## [GOAL]
Count how many lines of the entries below contain the string "nearest", with uppercase and lowercase treated as different. Reply with the number alone.

=-=-=-=-=

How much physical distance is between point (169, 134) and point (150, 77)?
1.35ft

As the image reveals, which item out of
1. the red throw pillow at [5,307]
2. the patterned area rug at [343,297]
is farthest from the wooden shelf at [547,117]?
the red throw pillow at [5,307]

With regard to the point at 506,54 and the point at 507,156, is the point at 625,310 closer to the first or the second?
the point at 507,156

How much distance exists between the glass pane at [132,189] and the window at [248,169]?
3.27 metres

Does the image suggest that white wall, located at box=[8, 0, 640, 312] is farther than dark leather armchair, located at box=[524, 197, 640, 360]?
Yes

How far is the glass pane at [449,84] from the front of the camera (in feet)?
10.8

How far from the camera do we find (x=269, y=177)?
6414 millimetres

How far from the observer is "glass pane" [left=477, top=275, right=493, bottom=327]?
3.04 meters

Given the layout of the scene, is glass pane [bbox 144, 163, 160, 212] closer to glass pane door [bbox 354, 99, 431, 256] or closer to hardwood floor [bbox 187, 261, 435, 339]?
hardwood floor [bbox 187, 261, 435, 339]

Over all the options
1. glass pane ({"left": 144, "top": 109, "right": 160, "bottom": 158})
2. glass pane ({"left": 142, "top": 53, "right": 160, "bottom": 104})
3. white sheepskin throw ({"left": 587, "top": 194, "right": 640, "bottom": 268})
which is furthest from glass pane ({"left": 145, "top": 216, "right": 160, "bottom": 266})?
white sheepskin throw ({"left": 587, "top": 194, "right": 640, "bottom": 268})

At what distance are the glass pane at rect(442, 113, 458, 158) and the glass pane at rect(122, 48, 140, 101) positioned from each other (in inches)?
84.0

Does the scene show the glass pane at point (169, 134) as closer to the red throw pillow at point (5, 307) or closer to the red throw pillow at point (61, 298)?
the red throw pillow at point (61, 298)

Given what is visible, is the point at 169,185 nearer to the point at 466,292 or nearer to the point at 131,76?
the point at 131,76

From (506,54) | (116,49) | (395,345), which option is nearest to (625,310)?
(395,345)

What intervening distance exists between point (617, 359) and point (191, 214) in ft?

=-=-=-=-=

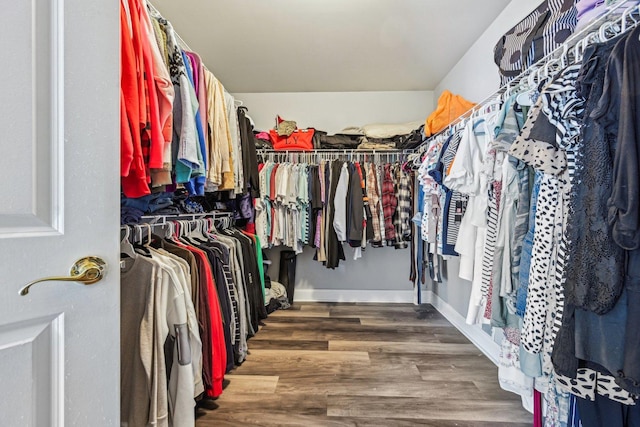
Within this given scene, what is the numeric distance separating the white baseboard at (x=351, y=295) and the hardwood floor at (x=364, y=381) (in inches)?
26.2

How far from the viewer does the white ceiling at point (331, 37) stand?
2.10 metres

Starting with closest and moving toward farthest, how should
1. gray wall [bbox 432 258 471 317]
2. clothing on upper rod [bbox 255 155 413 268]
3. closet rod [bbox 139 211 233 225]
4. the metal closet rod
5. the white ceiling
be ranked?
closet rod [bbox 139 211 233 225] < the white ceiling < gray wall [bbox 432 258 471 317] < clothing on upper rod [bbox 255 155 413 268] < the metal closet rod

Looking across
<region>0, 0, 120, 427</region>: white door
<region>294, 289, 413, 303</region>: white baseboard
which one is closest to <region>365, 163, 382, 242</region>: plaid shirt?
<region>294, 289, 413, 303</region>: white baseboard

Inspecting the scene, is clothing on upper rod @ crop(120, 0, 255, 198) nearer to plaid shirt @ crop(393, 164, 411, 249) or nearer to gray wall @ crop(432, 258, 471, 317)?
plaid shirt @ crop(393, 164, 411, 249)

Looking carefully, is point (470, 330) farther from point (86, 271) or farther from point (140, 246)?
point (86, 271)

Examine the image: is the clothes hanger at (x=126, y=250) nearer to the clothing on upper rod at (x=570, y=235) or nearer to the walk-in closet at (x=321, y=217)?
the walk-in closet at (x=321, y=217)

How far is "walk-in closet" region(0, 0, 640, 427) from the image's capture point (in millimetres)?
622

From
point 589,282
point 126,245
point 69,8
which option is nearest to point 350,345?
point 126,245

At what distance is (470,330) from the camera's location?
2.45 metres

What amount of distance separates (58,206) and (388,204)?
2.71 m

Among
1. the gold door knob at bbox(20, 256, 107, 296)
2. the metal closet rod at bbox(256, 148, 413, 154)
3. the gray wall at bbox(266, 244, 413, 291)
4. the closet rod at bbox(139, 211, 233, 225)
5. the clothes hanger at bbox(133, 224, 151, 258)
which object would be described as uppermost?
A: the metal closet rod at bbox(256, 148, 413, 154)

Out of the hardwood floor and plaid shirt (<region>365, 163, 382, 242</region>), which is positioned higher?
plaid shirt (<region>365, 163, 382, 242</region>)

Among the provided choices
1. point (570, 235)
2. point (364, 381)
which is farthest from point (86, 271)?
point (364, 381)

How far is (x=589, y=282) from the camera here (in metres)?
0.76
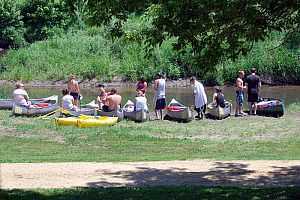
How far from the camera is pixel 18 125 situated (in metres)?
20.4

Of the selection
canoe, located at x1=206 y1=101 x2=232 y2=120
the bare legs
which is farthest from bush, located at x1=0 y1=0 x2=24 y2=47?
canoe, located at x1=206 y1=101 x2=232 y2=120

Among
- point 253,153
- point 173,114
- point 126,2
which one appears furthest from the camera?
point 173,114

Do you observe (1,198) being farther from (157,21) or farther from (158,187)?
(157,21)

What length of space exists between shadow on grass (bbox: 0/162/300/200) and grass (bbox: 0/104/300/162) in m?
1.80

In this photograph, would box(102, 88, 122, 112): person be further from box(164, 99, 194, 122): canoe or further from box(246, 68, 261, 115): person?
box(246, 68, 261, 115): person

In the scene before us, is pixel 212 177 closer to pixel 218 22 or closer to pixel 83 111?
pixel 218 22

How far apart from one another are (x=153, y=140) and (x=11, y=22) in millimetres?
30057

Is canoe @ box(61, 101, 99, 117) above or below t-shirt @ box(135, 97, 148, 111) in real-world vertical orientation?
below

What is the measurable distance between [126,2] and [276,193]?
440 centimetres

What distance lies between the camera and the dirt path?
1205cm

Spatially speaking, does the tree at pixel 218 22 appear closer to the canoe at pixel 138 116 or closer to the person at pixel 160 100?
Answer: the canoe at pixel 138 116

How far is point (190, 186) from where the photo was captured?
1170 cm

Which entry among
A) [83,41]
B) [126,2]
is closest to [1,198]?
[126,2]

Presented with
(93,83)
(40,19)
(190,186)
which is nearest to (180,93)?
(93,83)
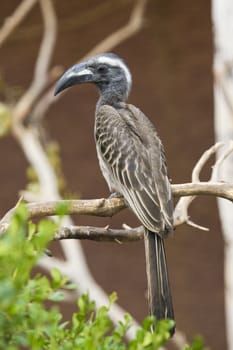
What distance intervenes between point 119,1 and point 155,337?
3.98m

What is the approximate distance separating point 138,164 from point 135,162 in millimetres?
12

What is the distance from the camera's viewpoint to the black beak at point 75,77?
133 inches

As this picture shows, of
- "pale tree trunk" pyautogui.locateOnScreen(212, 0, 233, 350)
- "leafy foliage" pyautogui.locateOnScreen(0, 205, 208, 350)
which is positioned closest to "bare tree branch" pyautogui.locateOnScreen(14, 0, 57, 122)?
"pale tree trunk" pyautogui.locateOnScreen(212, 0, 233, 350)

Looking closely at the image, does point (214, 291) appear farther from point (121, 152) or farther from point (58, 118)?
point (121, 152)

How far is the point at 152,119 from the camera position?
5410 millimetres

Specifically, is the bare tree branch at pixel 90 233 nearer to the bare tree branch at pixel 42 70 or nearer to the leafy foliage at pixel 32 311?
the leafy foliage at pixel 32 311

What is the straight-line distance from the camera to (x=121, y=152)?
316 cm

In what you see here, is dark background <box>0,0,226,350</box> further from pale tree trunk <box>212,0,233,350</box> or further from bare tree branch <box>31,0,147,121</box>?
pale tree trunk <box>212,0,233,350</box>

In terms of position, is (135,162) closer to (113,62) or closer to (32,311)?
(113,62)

=-=-=-=-=

## [EXERCISE RESPONSE]
3